May I suggest: “We should hook up right now.” Or “Come over please.” Or even a straight-forward “Bang time now.”
(5) Why do you wear makeup?
Answer: Women wear makeup because it makes them feel more confident. You asking this question makes us feel less confident. It also makes us question our blending techniques, so please don’t do this.
(6) Are you pregnant?
I was asked this in an airport once after a week-long trip to Iceland with my husband’s family where I was too nervous to poop. You can imagine I felt pretty “shitty” after that. Get it? No? Ok.
(7) How old are you?
Everyone knows the rule about this one, but no one seems to follow it. My favorite is when people try to guess your age in order to get you to say your real age. “You must be what—25?” My go-to move is to just answer with, “Yes! Good guess!” at literally any age they say so I’m currently 23, 35, 27 and 31.
(8) Why don’t you have a boyfriend?
First of all, do you know that this woman is straight? Second of all, why does she need one? Try instead, “Are you dating anyone?” But even then, is it really necessary?
(9) Why aren’t you changing your last name?
I’ve been asked this with the delightful follow-up question of, “Is your husband OK with that?” Good thing it’s not the 1800s, because I don’t have to get permission from my husband to do anything. Except pluck his unibrow. I do ask his permission before I do that.

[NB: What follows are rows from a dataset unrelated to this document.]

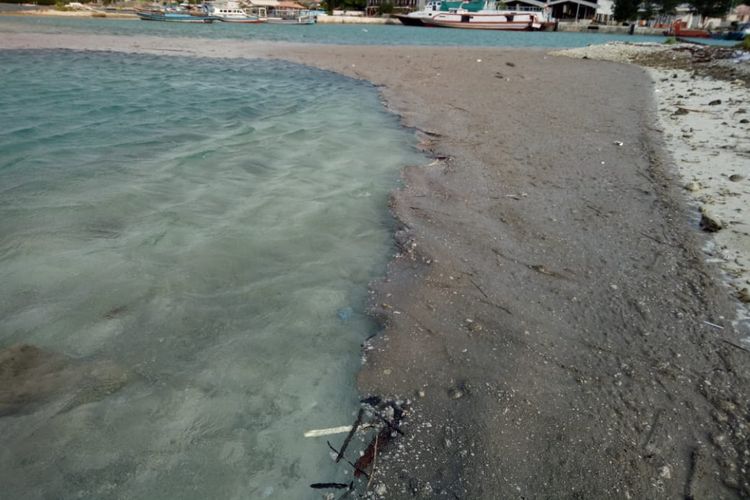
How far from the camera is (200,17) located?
58.8m

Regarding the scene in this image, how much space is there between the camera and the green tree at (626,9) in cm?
8238

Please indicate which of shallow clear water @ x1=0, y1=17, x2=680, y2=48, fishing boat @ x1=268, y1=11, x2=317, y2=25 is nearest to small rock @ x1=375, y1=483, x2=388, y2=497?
shallow clear water @ x1=0, y1=17, x2=680, y2=48

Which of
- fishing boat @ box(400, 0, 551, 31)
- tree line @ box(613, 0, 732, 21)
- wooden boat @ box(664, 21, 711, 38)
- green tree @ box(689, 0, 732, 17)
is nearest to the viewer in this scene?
wooden boat @ box(664, 21, 711, 38)

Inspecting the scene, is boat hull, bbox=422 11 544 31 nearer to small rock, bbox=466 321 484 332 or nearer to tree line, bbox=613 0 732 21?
tree line, bbox=613 0 732 21

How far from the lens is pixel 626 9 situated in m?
82.6

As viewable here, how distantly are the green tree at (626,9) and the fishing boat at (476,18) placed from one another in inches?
1019

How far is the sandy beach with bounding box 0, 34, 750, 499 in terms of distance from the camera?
7.08 ft

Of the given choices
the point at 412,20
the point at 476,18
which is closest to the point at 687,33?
the point at 476,18

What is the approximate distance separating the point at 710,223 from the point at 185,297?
506cm

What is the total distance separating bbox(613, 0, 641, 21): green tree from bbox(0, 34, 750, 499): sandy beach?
320 feet

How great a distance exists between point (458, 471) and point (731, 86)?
49.0 ft

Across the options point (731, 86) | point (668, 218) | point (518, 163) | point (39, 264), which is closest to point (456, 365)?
point (668, 218)

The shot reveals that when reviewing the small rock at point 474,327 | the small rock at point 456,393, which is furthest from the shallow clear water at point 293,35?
the small rock at point 456,393

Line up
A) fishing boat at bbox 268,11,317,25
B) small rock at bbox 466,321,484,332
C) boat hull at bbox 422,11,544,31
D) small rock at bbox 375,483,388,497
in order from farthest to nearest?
fishing boat at bbox 268,11,317,25, boat hull at bbox 422,11,544,31, small rock at bbox 466,321,484,332, small rock at bbox 375,483,388,497
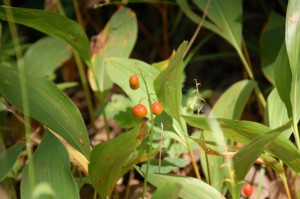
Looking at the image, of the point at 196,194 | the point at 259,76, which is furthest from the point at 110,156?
the point at 259,76

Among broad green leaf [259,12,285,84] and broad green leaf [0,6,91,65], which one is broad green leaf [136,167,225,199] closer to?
broad green leaf [0,6,91,65]

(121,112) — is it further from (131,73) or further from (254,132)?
(254,132)

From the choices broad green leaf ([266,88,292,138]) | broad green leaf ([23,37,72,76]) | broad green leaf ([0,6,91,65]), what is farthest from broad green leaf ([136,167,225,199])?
broad green leaf ([23,37,72,76])

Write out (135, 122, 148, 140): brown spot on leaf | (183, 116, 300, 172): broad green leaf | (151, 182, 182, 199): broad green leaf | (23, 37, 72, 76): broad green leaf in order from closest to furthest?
(151, 182, 182, 199): broad green leaf, (135, 122, 148, 140): brown spot on leaf, (183, 116, 300, 172): broad green leaf, (23, 37, 72, 76): broad green leaf

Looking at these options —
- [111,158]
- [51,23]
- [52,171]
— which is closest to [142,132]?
[111,158]

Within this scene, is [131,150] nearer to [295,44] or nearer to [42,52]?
[295,44]

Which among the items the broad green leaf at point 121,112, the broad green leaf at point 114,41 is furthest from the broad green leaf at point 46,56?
the broad green leaf at point 121,112

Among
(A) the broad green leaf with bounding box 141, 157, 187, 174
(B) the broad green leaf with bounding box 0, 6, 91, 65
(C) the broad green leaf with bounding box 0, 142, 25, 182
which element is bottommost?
(A) the broad green leaf with bounding box 141, 157, 187, 174
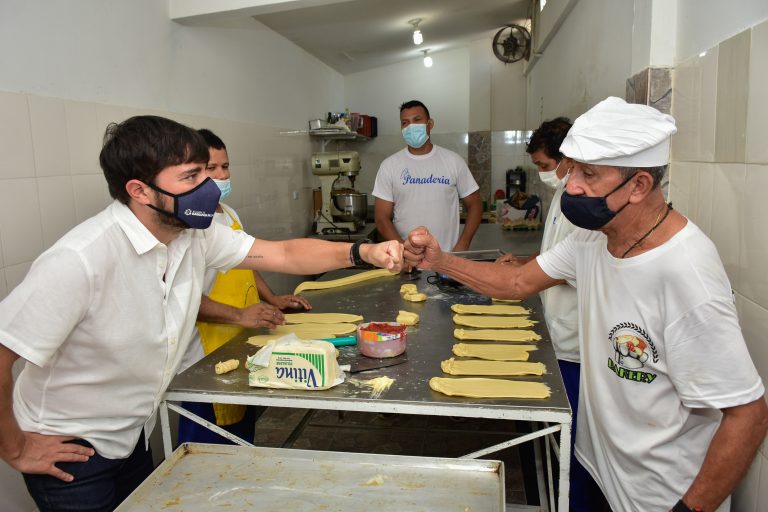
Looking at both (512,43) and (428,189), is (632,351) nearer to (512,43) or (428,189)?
(428,189)

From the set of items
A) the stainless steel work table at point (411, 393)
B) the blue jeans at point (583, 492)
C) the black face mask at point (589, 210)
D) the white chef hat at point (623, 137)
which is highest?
the white chef hat at point (623, 137)

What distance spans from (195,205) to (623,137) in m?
1.21

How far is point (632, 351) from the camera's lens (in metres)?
1.53

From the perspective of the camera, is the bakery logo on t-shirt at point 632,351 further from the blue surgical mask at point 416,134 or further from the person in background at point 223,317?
the blue surgical mask at point 416,134

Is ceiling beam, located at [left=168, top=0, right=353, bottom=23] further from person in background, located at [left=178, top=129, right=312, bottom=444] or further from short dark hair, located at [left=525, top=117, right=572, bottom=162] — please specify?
short dark hair, located at [left=525, top=117, right=572, bottom=162]

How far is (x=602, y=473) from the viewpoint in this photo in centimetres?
173

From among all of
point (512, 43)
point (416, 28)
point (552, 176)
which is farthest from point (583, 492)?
point (512, 43)

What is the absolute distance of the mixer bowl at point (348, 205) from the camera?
543 cm

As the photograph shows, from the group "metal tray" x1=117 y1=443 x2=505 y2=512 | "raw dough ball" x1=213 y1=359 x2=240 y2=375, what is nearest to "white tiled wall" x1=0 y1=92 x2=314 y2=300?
"raw dough ball" x1=213 y1=359 x2=240 y2=375

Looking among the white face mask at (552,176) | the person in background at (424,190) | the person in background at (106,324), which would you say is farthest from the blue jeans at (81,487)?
the person in background at (424,190)

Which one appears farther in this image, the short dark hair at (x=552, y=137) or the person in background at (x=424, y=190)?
the person in background at (x=424, y=190)

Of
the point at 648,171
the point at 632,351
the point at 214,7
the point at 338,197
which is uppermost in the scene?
the point at 214,7

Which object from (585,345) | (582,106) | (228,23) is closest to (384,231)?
(582,106)

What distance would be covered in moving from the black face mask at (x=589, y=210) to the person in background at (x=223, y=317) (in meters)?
1.29
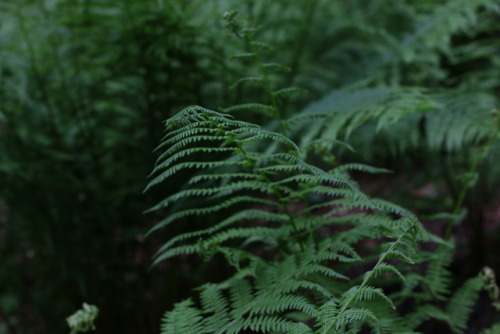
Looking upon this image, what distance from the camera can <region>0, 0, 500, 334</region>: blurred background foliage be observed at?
4.85 ft

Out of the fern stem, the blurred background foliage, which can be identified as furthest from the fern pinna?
the blurred background foliage

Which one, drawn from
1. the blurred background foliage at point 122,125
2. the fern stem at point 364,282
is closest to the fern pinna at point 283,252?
the fern stem at point 364,282

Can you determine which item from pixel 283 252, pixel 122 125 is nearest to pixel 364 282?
pixel 283 252

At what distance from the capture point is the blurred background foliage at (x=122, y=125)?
148 cm

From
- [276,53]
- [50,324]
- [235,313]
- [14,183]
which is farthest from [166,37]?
[50,324]

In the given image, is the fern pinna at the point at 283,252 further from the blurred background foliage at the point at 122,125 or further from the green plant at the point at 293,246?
the blurred background foliage at the point at 122,125

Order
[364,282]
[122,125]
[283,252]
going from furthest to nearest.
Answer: [122,125] → [283,252] → [364,282]

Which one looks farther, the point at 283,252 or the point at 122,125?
the point at 122,125

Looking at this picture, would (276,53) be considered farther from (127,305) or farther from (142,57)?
(127,305)

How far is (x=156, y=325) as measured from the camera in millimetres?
1576

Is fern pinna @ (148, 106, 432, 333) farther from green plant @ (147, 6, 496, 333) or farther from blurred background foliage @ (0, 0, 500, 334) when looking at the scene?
blurred background foliage @ (0, 0, 500, 334)

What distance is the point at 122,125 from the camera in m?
1.77

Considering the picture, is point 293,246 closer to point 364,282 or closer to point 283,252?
point 283,252

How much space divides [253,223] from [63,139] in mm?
783
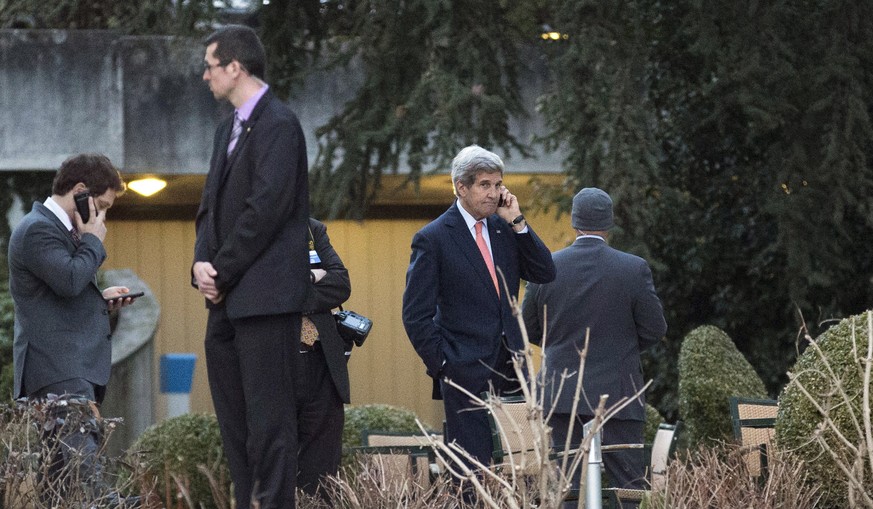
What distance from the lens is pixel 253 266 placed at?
13.4ft

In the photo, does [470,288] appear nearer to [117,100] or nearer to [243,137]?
[243,137]

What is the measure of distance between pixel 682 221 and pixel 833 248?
8.45ft

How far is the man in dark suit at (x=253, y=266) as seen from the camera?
4066mm

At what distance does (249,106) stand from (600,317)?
2.09 m

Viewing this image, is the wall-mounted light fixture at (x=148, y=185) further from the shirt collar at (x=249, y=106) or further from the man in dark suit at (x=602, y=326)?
the shirt collar at (x=249, y=106)

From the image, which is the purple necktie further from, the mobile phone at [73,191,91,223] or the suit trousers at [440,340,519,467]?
the suit trousers at [440,340,519,467]

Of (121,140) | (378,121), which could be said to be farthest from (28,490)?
(121,140)

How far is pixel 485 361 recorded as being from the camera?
5.42 m

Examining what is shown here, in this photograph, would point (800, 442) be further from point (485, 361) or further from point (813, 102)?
point (813, 102)

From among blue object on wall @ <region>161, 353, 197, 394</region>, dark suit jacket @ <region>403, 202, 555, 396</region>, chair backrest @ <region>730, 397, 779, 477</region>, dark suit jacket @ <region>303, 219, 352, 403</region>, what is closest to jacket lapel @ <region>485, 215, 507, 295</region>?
dark suit jacket @ <region>403, 202, 555, 396</region>

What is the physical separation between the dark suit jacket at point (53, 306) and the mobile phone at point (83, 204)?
9cm

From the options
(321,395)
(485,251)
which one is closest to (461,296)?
(485,251)

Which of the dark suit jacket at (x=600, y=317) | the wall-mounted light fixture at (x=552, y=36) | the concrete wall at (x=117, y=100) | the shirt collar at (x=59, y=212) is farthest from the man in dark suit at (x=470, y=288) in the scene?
the concrete wall at (x=117, y=100)

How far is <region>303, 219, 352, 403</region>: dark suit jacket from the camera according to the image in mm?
5055
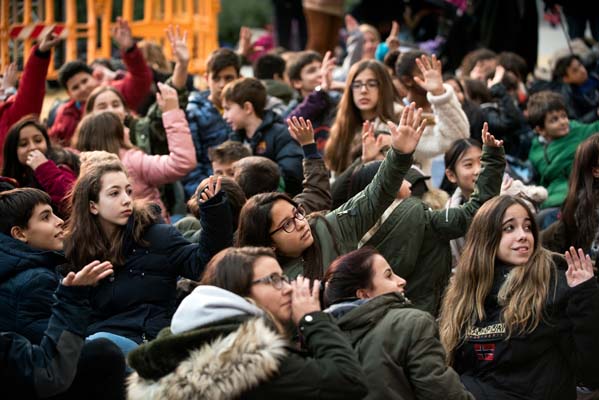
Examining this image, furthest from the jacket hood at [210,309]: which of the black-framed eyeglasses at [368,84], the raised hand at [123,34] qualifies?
the raised hand at [123,34]

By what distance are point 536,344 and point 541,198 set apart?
2815 mm

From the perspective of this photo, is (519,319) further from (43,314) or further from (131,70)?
(131,70)

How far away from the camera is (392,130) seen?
6.73 metres

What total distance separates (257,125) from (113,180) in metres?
2.66

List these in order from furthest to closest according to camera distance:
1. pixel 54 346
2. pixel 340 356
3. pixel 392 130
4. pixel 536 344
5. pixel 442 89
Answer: pixel 442 89 → pixel 392 130 → pixel 536 344 → pixel 54 346 → pixel 340 356

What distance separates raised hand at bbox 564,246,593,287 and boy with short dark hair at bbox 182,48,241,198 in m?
4.28

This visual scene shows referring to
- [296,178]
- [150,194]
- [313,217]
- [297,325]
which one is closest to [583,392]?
Answer: [313,217]

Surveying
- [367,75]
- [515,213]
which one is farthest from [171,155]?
[515,213]

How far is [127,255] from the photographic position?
6602 mm

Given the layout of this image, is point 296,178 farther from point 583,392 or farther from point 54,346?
point 54,346

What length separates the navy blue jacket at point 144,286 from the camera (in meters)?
6.49

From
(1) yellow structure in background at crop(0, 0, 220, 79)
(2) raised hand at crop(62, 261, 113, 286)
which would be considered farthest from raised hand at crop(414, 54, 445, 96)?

(10) Is that your real hair color?
If you have to ask this question the answer is probably no. And even when you try to recover by saying, “Oh, but it looks so good on you!” We know that there’s a reason you asked, and it’s because our hair doesn’t look completely natural.
(11) Why don’t you smile?
The classic, “You’re a lot prettier when you smile” is a favorite by old men standing around in Food Lion who are seemingly only in Food Lion to tell women to smile.
(12) How many people have you been with?
Are you at the gyno? No? Then there’s no reason to answer this question. For those asking you could try a question that actually matters such as: “Have you been tested recently?”
(13) Are you on your period?
Fun fact: Women can be sensitive, irrational and/or pissed off at any point in their cycle. Another fun fact: Men also have these emotions; they just don’t have a cyclical hormone shift that gets thrown in their face every time they communicate their feelings.
(14) “You look good! Did you lose weight?”
Ah, the most back-handed of all compliments. There aren’t enough Lizzo songs in the world to not make the recipient wonder, “Did I not look good before?” There’s also the issue of not knowing the circumstances for the weight loss, e.g., stress, grief, or a serious illness.